* [Aim]
The records should be repeated word for word, pictures excluded.

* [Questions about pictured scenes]
»»

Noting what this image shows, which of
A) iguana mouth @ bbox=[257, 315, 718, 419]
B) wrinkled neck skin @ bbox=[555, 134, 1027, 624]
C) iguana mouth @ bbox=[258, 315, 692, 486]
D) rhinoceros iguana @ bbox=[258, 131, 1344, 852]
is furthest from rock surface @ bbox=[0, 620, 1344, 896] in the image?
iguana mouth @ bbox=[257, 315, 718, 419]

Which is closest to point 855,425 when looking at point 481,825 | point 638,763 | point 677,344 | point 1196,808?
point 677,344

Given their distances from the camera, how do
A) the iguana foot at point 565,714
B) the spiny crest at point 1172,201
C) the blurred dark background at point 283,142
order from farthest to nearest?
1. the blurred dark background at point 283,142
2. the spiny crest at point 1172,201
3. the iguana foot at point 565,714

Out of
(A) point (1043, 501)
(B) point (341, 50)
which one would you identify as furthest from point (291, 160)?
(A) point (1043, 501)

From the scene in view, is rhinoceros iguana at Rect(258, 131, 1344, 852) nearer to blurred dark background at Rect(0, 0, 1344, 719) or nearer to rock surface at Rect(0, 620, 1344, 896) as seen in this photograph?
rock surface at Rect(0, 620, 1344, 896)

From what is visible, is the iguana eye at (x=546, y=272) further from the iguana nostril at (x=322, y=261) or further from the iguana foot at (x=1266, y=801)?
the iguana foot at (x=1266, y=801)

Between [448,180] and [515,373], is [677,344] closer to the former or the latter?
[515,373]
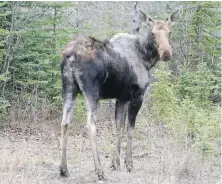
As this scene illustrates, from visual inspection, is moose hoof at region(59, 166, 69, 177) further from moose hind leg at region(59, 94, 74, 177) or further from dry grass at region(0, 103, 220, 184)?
dry grass at region(0, 103, 220, 184)

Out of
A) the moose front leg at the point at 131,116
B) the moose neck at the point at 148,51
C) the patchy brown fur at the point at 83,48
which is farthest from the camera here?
the moose neck at the point at 148,51

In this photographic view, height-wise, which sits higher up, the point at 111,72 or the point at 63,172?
the point at 111,72

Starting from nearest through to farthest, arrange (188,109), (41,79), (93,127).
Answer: (93,127) → (188,109) → (41,79)

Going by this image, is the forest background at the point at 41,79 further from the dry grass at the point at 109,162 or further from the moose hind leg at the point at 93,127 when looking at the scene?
the moose hind leg at the point at 93,127

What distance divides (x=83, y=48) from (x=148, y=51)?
5.43ft

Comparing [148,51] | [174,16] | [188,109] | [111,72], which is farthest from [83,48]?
[188,109]

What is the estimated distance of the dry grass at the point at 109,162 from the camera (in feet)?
22.0

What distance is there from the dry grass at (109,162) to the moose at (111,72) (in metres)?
0.40

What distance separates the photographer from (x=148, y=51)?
8078 mm

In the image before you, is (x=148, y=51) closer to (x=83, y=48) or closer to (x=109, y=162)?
(x=83, y=48)

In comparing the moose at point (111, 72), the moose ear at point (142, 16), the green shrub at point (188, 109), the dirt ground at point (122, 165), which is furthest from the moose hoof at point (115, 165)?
the moose ear at point (142, 16)

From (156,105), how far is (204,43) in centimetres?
798

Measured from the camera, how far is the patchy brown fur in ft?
22.3

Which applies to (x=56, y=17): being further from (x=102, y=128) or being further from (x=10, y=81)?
(x=102, y=128)
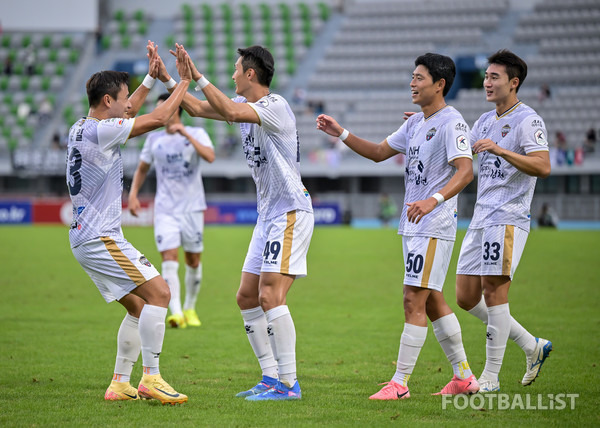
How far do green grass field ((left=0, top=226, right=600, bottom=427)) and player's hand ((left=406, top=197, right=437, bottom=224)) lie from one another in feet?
4.64

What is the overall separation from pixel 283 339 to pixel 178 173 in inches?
184

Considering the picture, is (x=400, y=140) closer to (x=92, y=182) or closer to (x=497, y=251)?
(x=497, y=251)

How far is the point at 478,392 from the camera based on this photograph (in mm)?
5953

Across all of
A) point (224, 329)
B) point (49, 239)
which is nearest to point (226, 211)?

««

* [Exercise response]
Noting what this image shows, which of
A) iguana mouth @ bbox=[257, 315, 718, 419]
B) wrinkled neck skin @ bbox=[555, 134, 1027, 624]
C) iguana mouth @ bbox=[258, 315, 692, 486]
D) rhinoceros iguana @ bbox=[258, 131, 1344, 852]
is furthest from rock surface @ bbox=[0, 620, 1344, 896] in the image?
iguana mouth @ bbox=[257, 315, 718, 419]

Which is closest to point 855,425 when looking at point 481,825 | point 638,763 | point 677,344 | point 1196,808?
point 677,344

Given their distances from the camera, how do
A) the iguana foot at point 565,714
B) the spiny crest at point 1172,201
C) the blurred dark background at point 283,142
order from farthest to nearest?
1. the blurred dark background at point 283,142
2. the spiny crest at point 1172,201
3. the iguana foot at point 565,714

Out of
(A) point (1043, 501)
(B) point (341, 50)
which one would you identify as furthest from point (291, 160)?
(A) point (1043, 501)

From the scene in view, is rhinoceros iguana at Rect(258, 131, 1344, 852) nearer to blurred dark background at Rect(0, 0, 1344, 719) or nearer to rock surface at Rect(0, 620, 1344, 896) as seen in this photograph?
rock surface at Rect(0, 620, 1344, 896)

From what is visible, is the iguana eye at (x=546, y=272) further from the iguana nostril at (x=322, y=261) or further from the iguana foot at (x=1266, y=801)?
the iguana foot at (x=1266, y=801)

Between [448,180] and [515,373], is [677,344] closer to the former or the latter?
[515,373]
As this scene illustrates, from visual inspection, is moose hoof at region(59, 166, 69, 177) further from moose hind leg at region(59, 94, 74, 177) or further from dry grass at region(0, 103, 220, 184)?
dry grass at region(0, 103, 220, 184)

Out of
A) the moose front leg at the point at 131,116
B) the moose neck at the point at 148,51
C) the patchy brown fur at the point at 83,48
which is farthest from the camera here?
the moose neck at the point at 148,51

In this photographic view, height-wise, which sits higher up, the point at 111,72 or the point at 63,172?
the point at 111,72

Starting from nearest through to farthest, arrange (188,109), (41,79), (93,127).
Answer: (93,127) → (188,109) → (41,79)

Going by this image, is the forest background at the point at 41,79 further from the dry grass at the point at 109,162 or further from the moose hind leg at the point at 93,127 when looking at the scene?
the moose hind leg at the point at 93,127

What distance divides (x=83, y=48) from (x=148, y=51)?
5.43ft

Comparing [148,51] | [174,16] | [188,109] | [111,72], which is farthest from [83,48]?
[188,109]

What is the estimated distance of the dry grass at the point at 109,162 from the camera (in feet)?
22.0

What distance is there from the dry grass at (109,162) to the moose at (111,72) (in metres)?
0.40

What distance separates the photographer from (x=148, y=51)?
8078 mm

In the image before you, is (x=148, y=51) closer to (x=83, y=48) or closer to (x=109, y=162)?
(x=83, y=48)

In comparing the moose at point (111, 72), the moose ear at point (142, 16), the green shrub at point (188, 109), the dirt ground at point (122, 165), which is furthest from the moose hoof at point (115, 165)?
the moose ear at point (142, 16)

From (156,105), how far is (204,43) in centimetres?
798

Measured from the camera, how far is the patchy brown fur in ft?
22.3

Which applies to (x=56, y=17): being further from (x=102, y=128) or being further from (x=10, y=81)?
(x=102, y=128)
How far do green grass field ((left=0, top=226, right=600, bottom=427)) and player's hand ((left=406, top=197, right=437, bottom=224)) lie from one another in feet?
4.64

What is the overall separation from pixel 283 339 to pixel 178 173 in inches?
184

Considering the picture, is (x=400, y=140) closer to (x=92, y=182) or closer to (x=497, y=251)?
(x=497, y=251)

How far is the point at 478,392 from the camera based on this photograph (in mm)?
5953

Across all of
A) point (224, 329)
B) point (49, 239)
which is nearest to point (226, 211)?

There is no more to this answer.